It was evocative of a scene from 165 years earlier, when Abraham Lincoln, similarly dressed, gave a speech in front of what is now referred to as the "Old Courthouse," at 7 N. Main St., on Sept. 17, 1859.

Lincoln, who is said to have spoken that day while standing on a box on the curb facing the front of the courthouse, would go on to be elected president just one year after his visit to Dayton.

Voehl, a Lincoln presenter and historian from Colorado, was in Dayton on Saturday as part of the annual Association of Lincoln Presenters (ALP) conference.

Voehl was one of a group of men dressed as the former president, along with others garbed in 19th-century attire, as the conference-goers traveled around Montgomery County, making stops at the Dayton VA Medical Center campus, the Dayton Woman's Club, and Courthouse Square, where an 11-foot-tall statue of Lincoln presides over the Plaza.

"We get together at this annual conference to network with one another, to hear speakers, to further our knowledge of Lincoln, and to visit wonderful places like this with the remembrance statue," Voehl said.

Teena Baldrige, events coordinator for ALP and president of the Lincoln Society of Dayton, led the planning of this weekend's events.

Baldrige said the ALP's annual conference is a way to teach others about the life and legacy of Lincoln, even beyond what made it into history books.

"What we're doing as presenters is bringing history alive, telling people things they may not know, and giving them a bit of a history lesson," she said.

As a retiree, Voehl has made it his "full time passion" to dress as Lincoln and share the history of his life at various appearances and presentations, typically participating in about 100 events per year.

"I got started in 1996 on a whim as a coworker of mine needed someone to dress up as Lincoln for a skit at his cub scout camp; it just clicked and I liked doing it," Voehl said Saturday, adding that it helped that he naturally resembles the former president.

"I discovered that when I trim my beard 'Lincoln style,' I look very much like him, and I realized the charisma that the character of Lincoln has with people," he said. "I started reading and discovered the near-flawless character and virtues that are illustrated by his life. I've been intoxicated ever since, presenting to anyone and everyone that I get the opportunity to."

Voehl said he's continuously inspired by the qualities of Lincoln as both a person and a politician.

"If we all had a little bit more Lincoln in us, the world would be a much better place," he said.

### Provided records
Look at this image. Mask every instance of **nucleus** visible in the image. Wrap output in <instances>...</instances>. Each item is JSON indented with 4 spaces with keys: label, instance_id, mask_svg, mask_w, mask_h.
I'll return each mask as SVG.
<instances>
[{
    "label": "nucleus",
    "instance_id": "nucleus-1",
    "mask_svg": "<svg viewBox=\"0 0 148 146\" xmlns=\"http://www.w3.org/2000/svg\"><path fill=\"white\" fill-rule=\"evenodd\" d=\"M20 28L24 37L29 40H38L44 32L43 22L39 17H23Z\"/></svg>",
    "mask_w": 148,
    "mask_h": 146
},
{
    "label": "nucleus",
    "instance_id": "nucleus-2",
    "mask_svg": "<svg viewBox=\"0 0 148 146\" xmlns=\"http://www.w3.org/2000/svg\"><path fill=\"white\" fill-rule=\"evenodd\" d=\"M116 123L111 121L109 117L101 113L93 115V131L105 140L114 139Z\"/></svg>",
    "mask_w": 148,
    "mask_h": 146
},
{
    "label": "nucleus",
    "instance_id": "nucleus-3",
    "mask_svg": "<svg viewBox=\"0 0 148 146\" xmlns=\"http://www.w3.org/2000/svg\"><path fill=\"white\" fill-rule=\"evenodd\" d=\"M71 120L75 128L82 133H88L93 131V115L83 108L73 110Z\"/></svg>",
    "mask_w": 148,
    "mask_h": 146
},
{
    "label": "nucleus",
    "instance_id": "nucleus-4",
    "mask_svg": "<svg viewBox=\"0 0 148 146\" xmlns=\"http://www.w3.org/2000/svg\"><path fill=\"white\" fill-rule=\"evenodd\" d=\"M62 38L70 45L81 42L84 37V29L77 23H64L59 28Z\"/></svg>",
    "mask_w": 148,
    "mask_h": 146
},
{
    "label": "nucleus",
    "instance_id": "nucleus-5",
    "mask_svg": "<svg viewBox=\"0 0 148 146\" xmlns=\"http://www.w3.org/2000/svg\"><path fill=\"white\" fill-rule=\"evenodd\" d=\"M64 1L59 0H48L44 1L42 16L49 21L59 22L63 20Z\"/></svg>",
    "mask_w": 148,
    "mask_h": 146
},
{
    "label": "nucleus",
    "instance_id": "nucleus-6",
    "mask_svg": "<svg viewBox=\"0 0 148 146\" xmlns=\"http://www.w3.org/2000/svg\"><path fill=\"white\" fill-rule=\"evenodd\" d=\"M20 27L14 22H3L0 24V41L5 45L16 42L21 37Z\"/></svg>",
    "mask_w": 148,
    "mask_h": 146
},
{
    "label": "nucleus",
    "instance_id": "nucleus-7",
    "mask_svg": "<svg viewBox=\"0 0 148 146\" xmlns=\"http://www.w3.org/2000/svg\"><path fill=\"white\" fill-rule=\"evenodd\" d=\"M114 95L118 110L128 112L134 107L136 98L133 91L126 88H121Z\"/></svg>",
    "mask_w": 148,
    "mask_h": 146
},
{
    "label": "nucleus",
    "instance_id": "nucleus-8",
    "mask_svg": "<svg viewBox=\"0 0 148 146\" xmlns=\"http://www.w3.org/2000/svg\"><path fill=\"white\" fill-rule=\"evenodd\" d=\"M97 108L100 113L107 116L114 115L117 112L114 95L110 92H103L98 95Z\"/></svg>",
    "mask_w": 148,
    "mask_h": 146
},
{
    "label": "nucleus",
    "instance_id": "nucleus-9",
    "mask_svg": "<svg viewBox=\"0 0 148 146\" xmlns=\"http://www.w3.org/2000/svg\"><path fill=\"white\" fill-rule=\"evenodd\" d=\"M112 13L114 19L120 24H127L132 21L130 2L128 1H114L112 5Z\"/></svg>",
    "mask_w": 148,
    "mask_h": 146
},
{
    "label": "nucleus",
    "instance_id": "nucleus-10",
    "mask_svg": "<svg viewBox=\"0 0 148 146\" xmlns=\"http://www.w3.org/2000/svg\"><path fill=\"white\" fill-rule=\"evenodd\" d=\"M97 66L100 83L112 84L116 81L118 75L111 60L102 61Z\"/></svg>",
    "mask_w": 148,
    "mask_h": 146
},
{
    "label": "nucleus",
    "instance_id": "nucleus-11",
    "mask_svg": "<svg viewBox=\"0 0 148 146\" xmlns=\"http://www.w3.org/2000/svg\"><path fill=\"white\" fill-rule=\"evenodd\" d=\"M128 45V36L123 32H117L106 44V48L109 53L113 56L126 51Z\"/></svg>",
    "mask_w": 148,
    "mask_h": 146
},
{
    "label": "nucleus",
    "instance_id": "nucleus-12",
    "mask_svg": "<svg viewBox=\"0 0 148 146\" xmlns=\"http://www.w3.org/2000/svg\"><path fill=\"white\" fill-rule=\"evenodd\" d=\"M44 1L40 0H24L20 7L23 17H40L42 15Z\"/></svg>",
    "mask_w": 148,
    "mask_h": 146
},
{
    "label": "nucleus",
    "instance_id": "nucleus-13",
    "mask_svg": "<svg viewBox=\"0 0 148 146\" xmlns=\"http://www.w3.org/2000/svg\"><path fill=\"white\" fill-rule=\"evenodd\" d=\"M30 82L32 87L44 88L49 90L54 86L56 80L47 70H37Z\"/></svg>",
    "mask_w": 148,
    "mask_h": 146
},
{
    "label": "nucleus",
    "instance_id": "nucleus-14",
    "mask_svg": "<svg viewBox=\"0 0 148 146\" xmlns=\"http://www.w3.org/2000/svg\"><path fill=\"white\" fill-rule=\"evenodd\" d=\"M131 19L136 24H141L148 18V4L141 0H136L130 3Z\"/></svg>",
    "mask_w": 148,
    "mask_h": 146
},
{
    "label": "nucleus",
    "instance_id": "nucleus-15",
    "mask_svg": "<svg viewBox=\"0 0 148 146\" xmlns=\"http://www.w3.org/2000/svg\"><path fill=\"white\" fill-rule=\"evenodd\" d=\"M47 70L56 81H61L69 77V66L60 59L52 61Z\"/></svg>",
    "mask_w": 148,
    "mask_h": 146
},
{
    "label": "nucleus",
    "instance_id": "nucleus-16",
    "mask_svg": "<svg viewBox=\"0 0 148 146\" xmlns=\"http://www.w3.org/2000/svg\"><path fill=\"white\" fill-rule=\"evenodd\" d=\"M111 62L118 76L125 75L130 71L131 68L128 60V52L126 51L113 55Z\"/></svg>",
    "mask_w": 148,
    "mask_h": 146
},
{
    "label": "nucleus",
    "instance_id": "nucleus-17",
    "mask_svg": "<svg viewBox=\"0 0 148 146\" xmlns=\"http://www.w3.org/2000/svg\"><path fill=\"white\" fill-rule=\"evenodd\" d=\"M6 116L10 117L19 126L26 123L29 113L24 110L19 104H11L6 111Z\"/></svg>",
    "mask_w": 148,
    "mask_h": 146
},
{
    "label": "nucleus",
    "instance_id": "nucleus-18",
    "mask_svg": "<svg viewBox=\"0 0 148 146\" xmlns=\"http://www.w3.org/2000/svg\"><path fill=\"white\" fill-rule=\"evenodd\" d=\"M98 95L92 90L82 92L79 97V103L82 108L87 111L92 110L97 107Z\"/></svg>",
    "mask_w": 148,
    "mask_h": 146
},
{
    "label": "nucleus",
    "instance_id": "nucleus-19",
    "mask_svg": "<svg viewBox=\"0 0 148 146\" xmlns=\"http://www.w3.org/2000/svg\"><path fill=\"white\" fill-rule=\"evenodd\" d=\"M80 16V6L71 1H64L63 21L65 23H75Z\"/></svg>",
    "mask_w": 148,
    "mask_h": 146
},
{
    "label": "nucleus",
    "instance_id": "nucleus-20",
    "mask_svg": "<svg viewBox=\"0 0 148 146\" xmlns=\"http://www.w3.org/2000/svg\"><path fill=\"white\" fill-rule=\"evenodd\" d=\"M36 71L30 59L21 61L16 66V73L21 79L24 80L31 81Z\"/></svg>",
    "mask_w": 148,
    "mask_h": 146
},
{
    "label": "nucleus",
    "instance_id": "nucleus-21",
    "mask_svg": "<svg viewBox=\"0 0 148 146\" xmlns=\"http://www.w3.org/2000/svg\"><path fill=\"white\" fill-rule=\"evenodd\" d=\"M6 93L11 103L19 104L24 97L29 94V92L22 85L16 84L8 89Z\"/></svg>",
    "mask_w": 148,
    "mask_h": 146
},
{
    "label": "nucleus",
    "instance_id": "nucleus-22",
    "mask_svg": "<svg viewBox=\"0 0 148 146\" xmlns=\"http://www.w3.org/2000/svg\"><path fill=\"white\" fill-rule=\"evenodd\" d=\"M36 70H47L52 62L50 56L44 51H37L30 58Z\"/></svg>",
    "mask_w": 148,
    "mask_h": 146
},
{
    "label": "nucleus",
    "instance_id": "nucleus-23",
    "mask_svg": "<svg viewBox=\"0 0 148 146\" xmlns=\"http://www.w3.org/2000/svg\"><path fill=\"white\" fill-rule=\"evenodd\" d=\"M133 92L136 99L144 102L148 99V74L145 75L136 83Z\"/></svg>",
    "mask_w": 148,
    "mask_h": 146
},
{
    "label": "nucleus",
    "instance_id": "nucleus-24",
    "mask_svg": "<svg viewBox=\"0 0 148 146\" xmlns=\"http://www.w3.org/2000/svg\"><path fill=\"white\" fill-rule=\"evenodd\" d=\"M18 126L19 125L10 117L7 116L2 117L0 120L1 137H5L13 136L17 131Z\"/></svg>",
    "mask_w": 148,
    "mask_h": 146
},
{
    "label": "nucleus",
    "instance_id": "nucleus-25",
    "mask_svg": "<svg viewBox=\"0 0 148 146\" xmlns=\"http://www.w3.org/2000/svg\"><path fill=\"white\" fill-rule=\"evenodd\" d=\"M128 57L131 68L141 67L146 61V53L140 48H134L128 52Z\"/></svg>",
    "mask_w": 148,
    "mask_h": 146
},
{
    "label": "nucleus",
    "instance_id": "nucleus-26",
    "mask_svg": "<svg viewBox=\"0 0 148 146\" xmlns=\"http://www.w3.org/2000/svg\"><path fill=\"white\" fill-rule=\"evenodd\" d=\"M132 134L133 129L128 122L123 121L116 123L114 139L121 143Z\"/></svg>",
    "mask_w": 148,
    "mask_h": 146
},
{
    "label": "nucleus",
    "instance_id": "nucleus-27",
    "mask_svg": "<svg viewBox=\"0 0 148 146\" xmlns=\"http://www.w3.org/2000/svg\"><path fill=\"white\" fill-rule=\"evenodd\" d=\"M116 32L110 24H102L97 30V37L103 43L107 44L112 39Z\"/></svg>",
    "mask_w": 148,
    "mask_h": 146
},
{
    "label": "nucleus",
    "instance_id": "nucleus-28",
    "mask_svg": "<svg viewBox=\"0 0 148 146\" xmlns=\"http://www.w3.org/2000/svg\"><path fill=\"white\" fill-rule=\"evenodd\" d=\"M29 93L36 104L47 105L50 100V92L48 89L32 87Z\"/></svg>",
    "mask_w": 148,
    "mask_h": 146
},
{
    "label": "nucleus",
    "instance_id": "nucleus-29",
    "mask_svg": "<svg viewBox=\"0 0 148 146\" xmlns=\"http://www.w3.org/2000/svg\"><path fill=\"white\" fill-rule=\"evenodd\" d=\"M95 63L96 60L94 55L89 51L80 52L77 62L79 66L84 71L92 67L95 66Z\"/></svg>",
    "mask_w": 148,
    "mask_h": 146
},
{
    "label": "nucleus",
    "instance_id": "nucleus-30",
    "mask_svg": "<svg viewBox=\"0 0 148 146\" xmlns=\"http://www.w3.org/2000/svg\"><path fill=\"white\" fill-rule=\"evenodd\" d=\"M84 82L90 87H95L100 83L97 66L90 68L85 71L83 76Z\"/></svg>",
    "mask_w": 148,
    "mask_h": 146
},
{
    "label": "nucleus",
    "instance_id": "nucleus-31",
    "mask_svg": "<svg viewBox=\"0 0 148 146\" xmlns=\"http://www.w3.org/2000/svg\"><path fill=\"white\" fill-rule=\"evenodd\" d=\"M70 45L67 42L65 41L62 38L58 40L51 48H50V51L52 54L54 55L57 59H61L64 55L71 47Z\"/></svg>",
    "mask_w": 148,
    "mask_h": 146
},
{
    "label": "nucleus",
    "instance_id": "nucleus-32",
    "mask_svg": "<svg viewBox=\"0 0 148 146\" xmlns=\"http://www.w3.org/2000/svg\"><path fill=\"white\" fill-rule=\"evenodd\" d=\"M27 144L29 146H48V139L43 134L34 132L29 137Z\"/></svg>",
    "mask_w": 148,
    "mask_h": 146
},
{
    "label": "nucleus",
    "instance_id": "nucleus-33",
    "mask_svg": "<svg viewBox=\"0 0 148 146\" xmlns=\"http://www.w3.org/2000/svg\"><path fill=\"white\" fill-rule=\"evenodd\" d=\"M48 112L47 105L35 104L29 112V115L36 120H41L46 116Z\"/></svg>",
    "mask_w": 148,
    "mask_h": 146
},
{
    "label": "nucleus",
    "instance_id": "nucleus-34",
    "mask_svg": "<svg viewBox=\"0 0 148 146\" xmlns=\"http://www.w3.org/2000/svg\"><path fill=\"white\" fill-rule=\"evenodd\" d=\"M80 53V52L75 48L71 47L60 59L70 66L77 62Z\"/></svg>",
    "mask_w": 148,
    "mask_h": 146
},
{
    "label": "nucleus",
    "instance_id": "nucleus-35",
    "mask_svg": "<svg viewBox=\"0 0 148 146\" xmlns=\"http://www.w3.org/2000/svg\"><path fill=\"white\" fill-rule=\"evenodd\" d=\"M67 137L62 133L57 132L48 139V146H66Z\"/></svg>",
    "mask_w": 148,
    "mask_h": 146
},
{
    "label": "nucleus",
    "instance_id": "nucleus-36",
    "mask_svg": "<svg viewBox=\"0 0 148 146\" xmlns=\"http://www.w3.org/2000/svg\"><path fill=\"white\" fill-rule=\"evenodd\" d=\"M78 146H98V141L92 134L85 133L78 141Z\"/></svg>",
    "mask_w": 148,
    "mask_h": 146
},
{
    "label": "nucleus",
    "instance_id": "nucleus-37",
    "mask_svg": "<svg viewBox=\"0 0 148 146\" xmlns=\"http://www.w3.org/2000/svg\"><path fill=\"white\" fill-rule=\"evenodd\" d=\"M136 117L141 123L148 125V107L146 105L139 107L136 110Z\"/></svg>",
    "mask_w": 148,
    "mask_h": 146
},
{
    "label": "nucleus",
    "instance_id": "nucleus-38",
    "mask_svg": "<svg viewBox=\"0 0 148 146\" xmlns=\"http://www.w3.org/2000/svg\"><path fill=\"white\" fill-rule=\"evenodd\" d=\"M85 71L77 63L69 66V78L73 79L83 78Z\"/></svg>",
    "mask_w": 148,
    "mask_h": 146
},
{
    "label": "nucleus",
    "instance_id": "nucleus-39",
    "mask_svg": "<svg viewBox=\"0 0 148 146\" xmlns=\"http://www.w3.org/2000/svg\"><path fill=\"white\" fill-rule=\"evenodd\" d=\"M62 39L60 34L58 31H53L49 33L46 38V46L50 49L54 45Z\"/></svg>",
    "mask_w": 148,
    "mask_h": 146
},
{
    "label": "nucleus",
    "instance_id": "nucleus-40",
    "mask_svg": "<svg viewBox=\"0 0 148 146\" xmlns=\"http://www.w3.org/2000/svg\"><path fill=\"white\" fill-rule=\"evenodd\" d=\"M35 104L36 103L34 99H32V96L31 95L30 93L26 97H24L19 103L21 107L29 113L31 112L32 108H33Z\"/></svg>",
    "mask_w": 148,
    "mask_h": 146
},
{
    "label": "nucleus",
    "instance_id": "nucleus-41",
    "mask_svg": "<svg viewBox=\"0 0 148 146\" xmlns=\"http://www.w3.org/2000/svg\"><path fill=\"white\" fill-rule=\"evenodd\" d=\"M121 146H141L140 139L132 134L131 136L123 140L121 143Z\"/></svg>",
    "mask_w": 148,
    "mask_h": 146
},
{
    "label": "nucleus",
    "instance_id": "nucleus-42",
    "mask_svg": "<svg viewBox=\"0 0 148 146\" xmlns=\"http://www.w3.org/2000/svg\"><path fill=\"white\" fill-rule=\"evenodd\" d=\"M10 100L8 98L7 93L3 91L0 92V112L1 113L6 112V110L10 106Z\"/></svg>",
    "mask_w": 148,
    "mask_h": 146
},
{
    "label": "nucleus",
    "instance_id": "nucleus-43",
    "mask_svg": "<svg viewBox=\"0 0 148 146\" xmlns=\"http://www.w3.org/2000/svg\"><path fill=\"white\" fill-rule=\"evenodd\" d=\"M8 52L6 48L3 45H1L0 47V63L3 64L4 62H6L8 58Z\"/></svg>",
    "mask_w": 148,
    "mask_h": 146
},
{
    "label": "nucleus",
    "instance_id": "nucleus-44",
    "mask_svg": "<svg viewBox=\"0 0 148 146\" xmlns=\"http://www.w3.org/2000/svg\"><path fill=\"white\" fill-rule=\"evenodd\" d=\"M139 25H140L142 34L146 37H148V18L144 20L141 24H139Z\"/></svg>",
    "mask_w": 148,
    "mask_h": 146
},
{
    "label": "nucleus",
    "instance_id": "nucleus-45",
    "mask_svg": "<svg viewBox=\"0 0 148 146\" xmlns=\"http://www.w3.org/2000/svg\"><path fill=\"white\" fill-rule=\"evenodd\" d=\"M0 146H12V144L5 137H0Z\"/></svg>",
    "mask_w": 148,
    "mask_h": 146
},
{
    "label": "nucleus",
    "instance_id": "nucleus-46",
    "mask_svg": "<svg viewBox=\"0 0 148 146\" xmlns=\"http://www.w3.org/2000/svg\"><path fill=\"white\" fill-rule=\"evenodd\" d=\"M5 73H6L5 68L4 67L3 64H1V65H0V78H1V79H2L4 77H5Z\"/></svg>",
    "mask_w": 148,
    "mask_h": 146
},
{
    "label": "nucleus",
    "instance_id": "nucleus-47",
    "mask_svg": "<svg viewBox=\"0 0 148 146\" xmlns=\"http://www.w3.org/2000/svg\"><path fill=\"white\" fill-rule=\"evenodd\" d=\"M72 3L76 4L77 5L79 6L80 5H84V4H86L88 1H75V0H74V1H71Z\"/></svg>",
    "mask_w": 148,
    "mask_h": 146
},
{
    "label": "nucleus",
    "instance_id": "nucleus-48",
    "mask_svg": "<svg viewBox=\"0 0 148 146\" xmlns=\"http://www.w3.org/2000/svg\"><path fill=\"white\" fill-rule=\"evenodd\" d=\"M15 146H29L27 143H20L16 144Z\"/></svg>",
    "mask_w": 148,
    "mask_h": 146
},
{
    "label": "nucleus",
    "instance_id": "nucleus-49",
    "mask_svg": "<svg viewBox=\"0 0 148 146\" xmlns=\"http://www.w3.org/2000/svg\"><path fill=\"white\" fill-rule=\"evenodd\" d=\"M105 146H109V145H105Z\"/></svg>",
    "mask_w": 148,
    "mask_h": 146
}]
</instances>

### Task directions
Return the passage of the Lincoln presenters article from "As a retiree, Voehl" up to and including "events per year.", copied exactly.

### Task response
As a retiree, Voehl has made it his "full time passion" to dress as Lincoln and share the history of his life at various appearances and presentations, typically participating in about 100 events per year.